START PASSAGE

= Wolfgang Ratz =

Austrian writer and singer-songwriter (born 1959)

Wolfgang Ratz (born January 12, 1959, in Bilbao, Spain) is an Austrian writer and singer-songwriter.

==Biography==
Wolfgang Ratz was born in Bilbao in the Basque Country. During his youth he lived in Vienna, Austria. He studied translation for Spanish, English and French, as well as Graphical Arts at the University of Vienna. Ratz works as a writer, translator of literature, artist and singer-songwriter in Vienna. He writes poetry, narrative prose and critical reviews. He contributed in German and Spanish to literary magazines (e.g. Literarisches Österreich, Die Furche, Literaricum, O Correo Galego, Diario de Querétaro) and published in anthologies. In 1991 he was awarded the 3rd Poetry Prize of the PEN Club of Liechtenstein, in 1996 the mención de honor at the Festival of Literature of the Latin American magazin Xicóatl, and in 2006 the 2nd Prize of the International Poetry Competition – German of Dublin's Feile Filíochta.

END PASSAGE

GOAL:
In the text on Wolfgang Ratz, which prize did he receive in 1991?

START DATA SHOWN

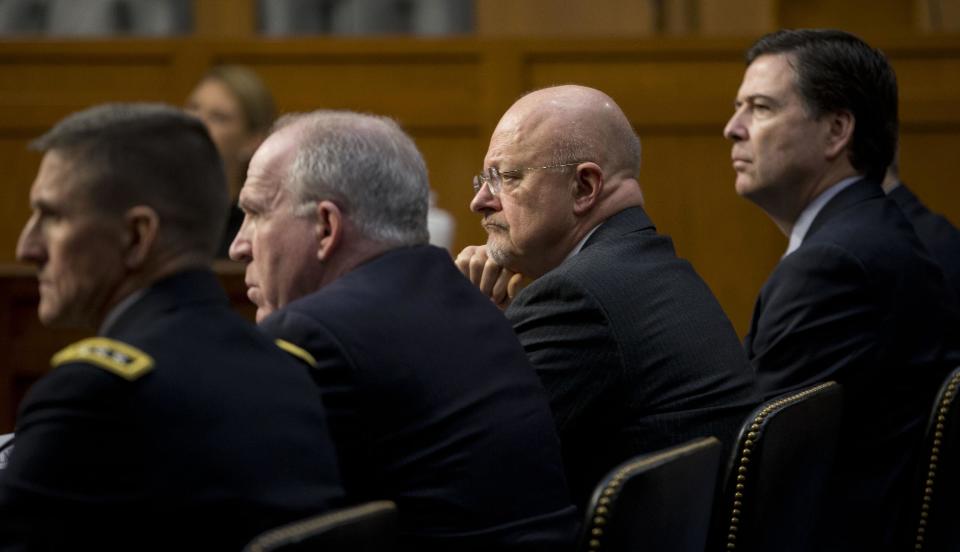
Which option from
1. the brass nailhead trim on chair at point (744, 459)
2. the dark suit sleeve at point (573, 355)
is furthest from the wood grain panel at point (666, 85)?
the brass nailhead trim on chair at point (744, 459)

END DATA SHOWN

SOLUTION TO THIS EXERCISE:
The 3rd Poetry Prize of the PEN Club of Liechtenstein.